So I spent my first night in a smaller 9' x 4.5' hammock last night and I must say, WOW! I was immediately comfortable from the first moment I laid back. My body just fell into that sweet spot with no squirming around to get comfy, and the calf ridge was nonexistent. Before spending a full night in the hammock I had worried that I would be wrestling to keep my TQ in due to the smaller size, but the fear turned out to be unfounded as my quilt didn't shift once.
Now one may say that I simply got lucky with the perfect angle on the suspension, or that my derriere happened to land just right. Well to that I say phooey! I've had this hammock out a few times for short backyard "tests" and each time out I'd had the same results. Now I know that the ridge is still there as the first time I was testing this new rig out I moved around quite a bit trying head left, head right, feet at one end, and feet at the other. During this bout of hammock gymnastics that would make Shug mighty proud (or at least giggle with glee ) I did notice a small ridge in line with my buttocks. In my larger hammocks (10.5' x 5' [DIY: Green Monster] and 10' x 6'[$5 Kmart clearance: Big Red]) the ridge created extends along the entire length of my sizable size 11 feet, in this new hammock (dubbed the Lean Green) the ridge barely reaches my instep measured from the heel. Smaller hammock equals a smaller ridge perhaps?
So a bit of background is in store. I've been doing this hammocking thing for almost two years now and have spent more than a small number of nights in my super scientific test area (the backyard), on the trail, and even in large campgrounds surrounded by rolling metal behemoths, which rumble like sleeping dragons all night long. So while I'm not an expert, I'm no spring chicken with this hanging thing either.
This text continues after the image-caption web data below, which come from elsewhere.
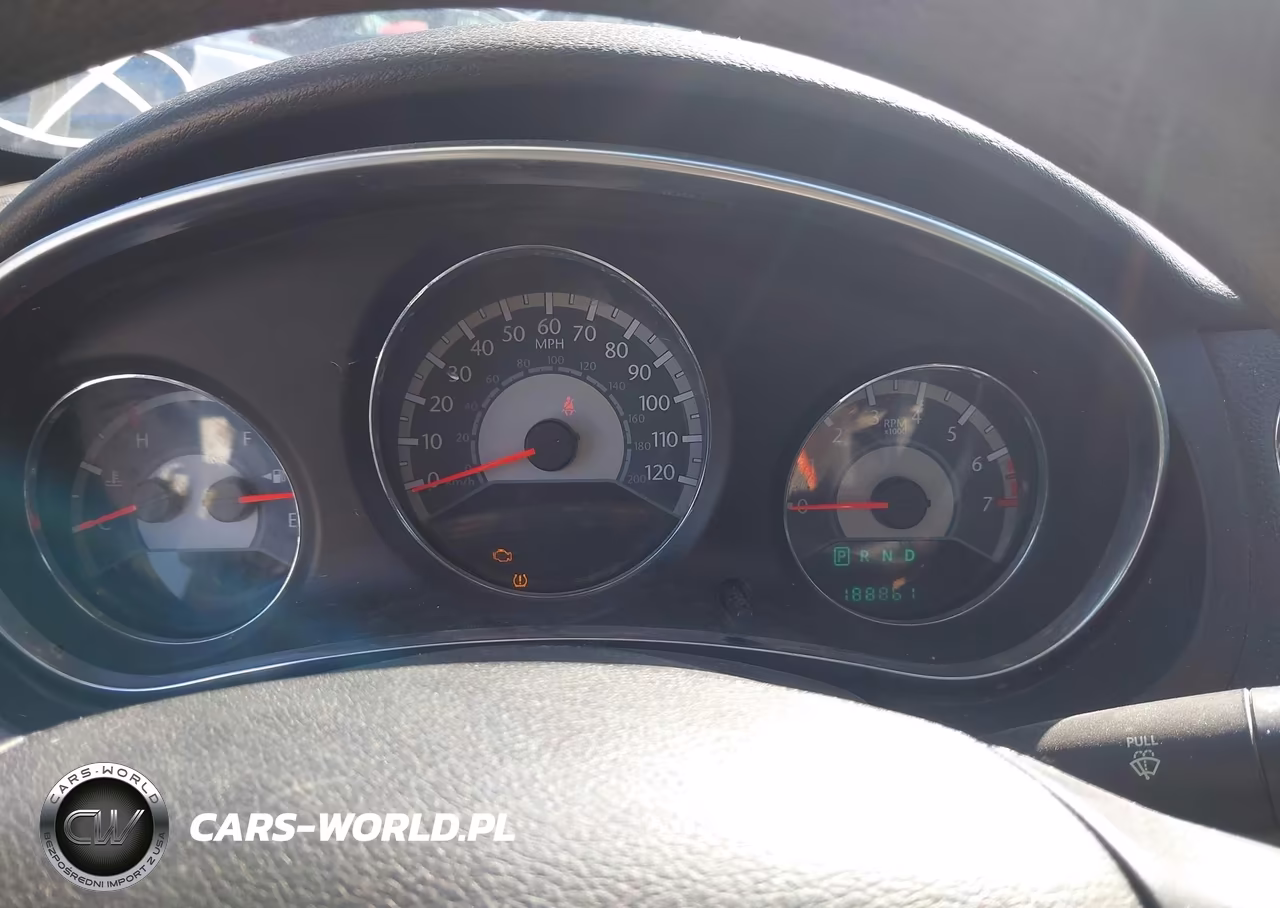 2012 Chrysler 200 Lx VIN:1C3CCBAB6CN117528 - 7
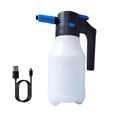 thumbnail image 2 of Pulverizador de espuma eléctrico de 1,5 l, botella pulverizadora eléctrica automática, señor profesional para lavado de autos,, 2 of 7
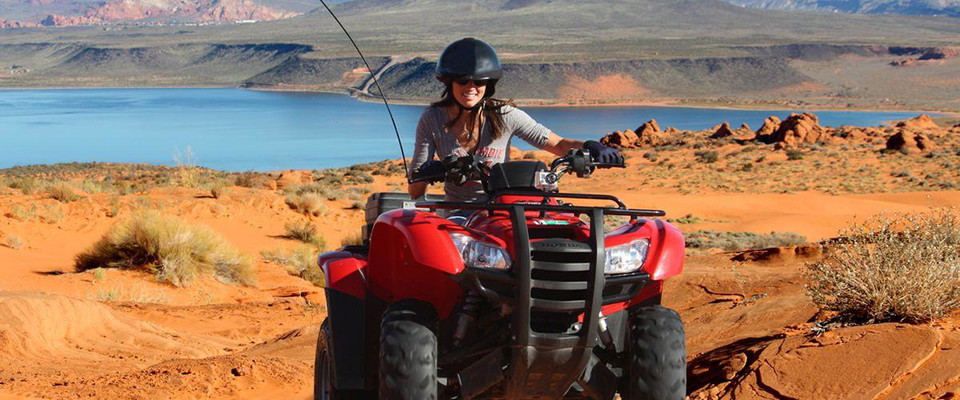 ATV Adventure Tour (Half-Day)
My Green Monster has had a noticeable calf ridge every time I've used it. More nights than not the ridge, has been bad enough that I've had to get out and adjust the suspension at least once, if not twice, to reduce it to a tolerable point. This is with a fixed SRL and setting the foot end much higher than the head, often times as high as my 5'8" body will stretch. This being my first hammock, and being that I made it myself I loved it no matter how much pain it caused me. Kind of like having a child that ends up being a hooligan, no matter what they do you never stop loving them.
Big Red on the other hand was comfortable the first time I hung it. I can barely notice the ridge line as it is so wide that I can go completely to one side of it without much maneuvering. Big Red quickly became my favorite hammock, although weighing in at nearly 17oz with nothing more than suspension it's not my favorite to carry on the trail. With Big Red's large size came floppy side panels that can require a bit wrestling at times to get them off the face when trying to sleep. It's a bit like a large dog that still thinks it is a small puppy. It can break things and knock over the occasional person but that's just because it doesn't realize its size.
In came Lean Green. It started life as the same $5 Kmart clearance hammock. I surgically removed the floppy sewn on side panels and snipped a foot off its length. A bit of stitching and end gathering later it was ready for a test. It's like a new marriage. It gives just the right amount of support and gentle snuggle. So what if it wakes up before me to brush its teeth so I think it doesn't have morning breath. I don't care; I can take a bit of fiction when life is so good.
So while I was lying in the Lean Green hammock last night gently being rocked to sleep I had a thought. What if hammock comfort doesn't come from increased size, but rather proper portioning? Perhaps it's not the length, nor the width but the ratio of the two? I also feel that with the reduced size my butt had a smaller area to land so it naturally gravitated to its proper place causing the lack of sweet spot searching altogether. Whatever it is I have to say that I love my new Lean Green hammock, and can't wait to get some lighter weight material to reduce its weight even further.